(TASK BRIEF)
Which lines of the records below contain the word "fill"? Show each one.

(INPUT MATERIAL)
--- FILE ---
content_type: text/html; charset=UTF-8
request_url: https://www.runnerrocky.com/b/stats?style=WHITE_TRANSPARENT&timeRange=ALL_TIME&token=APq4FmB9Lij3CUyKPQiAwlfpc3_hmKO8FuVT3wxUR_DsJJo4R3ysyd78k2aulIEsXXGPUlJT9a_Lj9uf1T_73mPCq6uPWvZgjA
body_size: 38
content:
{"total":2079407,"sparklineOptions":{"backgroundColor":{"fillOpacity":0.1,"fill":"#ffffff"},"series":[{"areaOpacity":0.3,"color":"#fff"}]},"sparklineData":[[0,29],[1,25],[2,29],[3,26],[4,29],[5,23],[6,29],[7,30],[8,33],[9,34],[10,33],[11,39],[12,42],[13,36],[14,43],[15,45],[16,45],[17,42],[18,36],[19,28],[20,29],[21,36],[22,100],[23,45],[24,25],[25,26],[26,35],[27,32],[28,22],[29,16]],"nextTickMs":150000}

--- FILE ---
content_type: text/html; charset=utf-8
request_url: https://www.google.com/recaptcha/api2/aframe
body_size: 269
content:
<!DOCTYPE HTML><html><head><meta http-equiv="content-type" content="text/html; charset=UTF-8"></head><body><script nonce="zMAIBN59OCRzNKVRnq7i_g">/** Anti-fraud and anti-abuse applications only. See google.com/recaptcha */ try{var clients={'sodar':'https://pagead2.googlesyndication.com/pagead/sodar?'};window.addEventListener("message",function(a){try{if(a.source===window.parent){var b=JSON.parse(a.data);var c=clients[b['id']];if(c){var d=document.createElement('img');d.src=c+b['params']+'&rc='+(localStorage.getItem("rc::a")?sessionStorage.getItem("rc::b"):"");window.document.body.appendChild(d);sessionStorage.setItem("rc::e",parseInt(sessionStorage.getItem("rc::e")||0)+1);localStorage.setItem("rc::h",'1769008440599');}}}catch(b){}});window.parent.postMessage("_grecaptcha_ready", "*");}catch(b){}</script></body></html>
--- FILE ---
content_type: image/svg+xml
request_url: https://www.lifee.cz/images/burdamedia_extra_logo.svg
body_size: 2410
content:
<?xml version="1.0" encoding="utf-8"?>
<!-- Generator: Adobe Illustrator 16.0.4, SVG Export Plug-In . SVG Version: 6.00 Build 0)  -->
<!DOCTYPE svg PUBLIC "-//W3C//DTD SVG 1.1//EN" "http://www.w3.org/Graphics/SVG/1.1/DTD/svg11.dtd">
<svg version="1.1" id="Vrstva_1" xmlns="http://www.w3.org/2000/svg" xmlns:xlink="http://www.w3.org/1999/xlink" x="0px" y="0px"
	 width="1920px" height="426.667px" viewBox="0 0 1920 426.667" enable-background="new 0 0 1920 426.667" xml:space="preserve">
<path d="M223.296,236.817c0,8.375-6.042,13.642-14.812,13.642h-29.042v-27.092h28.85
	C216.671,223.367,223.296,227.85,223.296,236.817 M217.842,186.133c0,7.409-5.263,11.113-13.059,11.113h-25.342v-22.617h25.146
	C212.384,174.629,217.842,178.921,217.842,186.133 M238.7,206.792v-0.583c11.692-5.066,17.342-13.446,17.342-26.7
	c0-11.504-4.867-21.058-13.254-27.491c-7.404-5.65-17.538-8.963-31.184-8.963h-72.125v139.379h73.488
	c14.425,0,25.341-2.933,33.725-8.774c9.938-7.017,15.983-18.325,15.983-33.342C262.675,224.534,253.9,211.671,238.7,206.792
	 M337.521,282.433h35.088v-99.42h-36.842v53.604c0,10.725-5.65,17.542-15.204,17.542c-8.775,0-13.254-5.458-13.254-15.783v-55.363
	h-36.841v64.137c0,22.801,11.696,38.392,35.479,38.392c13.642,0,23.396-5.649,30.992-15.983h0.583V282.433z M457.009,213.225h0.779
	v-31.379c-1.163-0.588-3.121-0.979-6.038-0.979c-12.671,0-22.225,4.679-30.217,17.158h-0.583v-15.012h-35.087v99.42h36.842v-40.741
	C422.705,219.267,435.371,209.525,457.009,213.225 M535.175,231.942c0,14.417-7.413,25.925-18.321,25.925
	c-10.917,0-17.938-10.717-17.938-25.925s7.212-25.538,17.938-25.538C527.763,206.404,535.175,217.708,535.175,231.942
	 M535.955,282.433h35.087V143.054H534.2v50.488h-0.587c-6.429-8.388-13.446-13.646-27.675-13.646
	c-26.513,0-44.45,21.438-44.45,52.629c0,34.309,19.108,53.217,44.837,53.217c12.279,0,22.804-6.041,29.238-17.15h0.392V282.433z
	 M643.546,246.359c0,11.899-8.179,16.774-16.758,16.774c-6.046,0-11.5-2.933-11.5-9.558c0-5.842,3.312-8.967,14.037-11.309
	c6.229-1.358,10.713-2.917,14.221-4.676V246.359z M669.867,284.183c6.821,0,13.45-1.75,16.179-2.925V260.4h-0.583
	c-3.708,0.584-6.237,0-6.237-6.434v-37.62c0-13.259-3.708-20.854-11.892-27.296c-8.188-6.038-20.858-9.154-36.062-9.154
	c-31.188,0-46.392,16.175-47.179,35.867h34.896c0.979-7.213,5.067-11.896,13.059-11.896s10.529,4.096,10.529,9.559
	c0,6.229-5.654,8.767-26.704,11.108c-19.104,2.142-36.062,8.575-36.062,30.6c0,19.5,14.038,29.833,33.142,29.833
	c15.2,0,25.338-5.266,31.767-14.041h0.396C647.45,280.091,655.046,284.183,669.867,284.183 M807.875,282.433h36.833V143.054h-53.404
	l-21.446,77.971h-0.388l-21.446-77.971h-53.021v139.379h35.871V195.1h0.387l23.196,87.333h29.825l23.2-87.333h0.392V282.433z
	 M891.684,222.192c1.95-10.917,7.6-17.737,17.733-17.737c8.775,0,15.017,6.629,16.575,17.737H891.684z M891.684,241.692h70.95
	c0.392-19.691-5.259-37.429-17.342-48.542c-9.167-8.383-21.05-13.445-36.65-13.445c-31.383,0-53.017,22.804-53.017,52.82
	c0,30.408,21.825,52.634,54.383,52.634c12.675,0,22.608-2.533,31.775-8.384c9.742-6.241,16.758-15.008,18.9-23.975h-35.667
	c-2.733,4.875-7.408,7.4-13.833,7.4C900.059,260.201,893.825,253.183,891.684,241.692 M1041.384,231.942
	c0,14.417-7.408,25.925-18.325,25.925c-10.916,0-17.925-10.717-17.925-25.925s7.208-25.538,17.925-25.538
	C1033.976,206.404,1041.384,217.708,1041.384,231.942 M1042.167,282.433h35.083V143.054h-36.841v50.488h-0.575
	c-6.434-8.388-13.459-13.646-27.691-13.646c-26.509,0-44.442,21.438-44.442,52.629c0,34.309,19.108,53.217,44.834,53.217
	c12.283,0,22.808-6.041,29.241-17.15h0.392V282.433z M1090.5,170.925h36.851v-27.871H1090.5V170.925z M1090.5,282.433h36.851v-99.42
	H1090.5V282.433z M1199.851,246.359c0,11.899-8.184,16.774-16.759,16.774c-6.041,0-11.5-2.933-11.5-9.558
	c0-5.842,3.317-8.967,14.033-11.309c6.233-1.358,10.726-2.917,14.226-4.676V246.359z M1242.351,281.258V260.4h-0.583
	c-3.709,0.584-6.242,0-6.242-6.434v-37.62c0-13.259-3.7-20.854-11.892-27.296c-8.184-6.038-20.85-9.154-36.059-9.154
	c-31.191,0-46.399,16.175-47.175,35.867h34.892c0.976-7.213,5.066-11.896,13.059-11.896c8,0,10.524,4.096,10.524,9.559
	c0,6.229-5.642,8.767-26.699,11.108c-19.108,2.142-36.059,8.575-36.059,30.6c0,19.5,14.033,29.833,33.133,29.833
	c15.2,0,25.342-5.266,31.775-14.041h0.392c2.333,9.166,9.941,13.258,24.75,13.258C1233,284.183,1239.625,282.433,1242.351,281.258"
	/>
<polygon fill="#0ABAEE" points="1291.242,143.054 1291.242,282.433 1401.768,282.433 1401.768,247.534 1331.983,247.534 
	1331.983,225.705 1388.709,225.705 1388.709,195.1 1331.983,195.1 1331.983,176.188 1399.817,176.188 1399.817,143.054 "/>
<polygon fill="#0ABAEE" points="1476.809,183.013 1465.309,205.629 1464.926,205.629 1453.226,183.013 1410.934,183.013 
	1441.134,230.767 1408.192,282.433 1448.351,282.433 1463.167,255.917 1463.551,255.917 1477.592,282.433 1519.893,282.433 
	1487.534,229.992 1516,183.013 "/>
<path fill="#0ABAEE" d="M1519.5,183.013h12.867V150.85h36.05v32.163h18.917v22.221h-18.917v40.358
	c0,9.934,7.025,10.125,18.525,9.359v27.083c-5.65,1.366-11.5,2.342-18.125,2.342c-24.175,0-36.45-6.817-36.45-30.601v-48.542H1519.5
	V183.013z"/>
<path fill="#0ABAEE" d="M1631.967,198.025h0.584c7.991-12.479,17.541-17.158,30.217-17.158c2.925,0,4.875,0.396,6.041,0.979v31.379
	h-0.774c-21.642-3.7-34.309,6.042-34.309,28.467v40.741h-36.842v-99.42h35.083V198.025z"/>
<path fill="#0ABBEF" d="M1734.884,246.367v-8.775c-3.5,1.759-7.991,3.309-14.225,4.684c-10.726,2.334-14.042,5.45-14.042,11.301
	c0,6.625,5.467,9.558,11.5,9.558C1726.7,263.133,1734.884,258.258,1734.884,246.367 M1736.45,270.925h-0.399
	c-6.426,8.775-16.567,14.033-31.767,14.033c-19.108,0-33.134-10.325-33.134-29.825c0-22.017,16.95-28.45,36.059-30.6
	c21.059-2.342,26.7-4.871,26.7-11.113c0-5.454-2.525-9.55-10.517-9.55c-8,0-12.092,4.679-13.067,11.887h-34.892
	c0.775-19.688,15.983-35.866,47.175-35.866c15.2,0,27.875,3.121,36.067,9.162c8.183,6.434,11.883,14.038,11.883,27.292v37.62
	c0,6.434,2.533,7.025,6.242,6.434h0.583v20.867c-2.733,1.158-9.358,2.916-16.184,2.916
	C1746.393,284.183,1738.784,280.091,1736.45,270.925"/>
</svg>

(EXERCISE RESULT)
{"total":2079407,"sparklineOptions":{"backgroundColor":{"fillOpacity":0.1,"fill":"#ffffff"},"series":[{"areaOpacity":0.3,"color":"#fff"}]},"sparklineData":[[0,29],[1,25],[2,29],[3,26],[4,29],[5,23],[6,29],[7,30],[8,33],[9,34],[10,33],[11,39],[12,42],[13,36],[14,43],[15,45],[16,45],[17,42],[18,36],[19,28],[20,29],[21,36],[22,100],[23,45],[24,25],[25,26],[26,35],[27,32],[28,22],[29,16]],"nextTickMs":150000}
<polygon fill="#0ABAEE" points="1291.242,143.054 1291.242,282.433 1401.768,282.433 1401.768,247.534 1331.983,247.534 
<polygon fill="#0ABAEE" points="1476.809,183.013 1465.309,205.629 1464.926,205.629 1453.226,183.013 1410.934,183.013 
<path fill="#0ABAEE" d="M1519.5,183.013h12.867V150.85h36.05v32.163h18.917v22.221h-18.917v40.358
<path fill="#0ABAEE" d="M1631.967,198.025h0.584c7.991-12.479,17.541-17.158,30.217-17.158c2.925,0,4.875,0.396,6.041,0.979v31.379
<path fill="#0ABBEF" d="M1734.884,246.367v-8.775c-3.5,1.759-7.991,3.309-14.225,4.684c-10.726,2.334-14.042,5.45-14.042,11.301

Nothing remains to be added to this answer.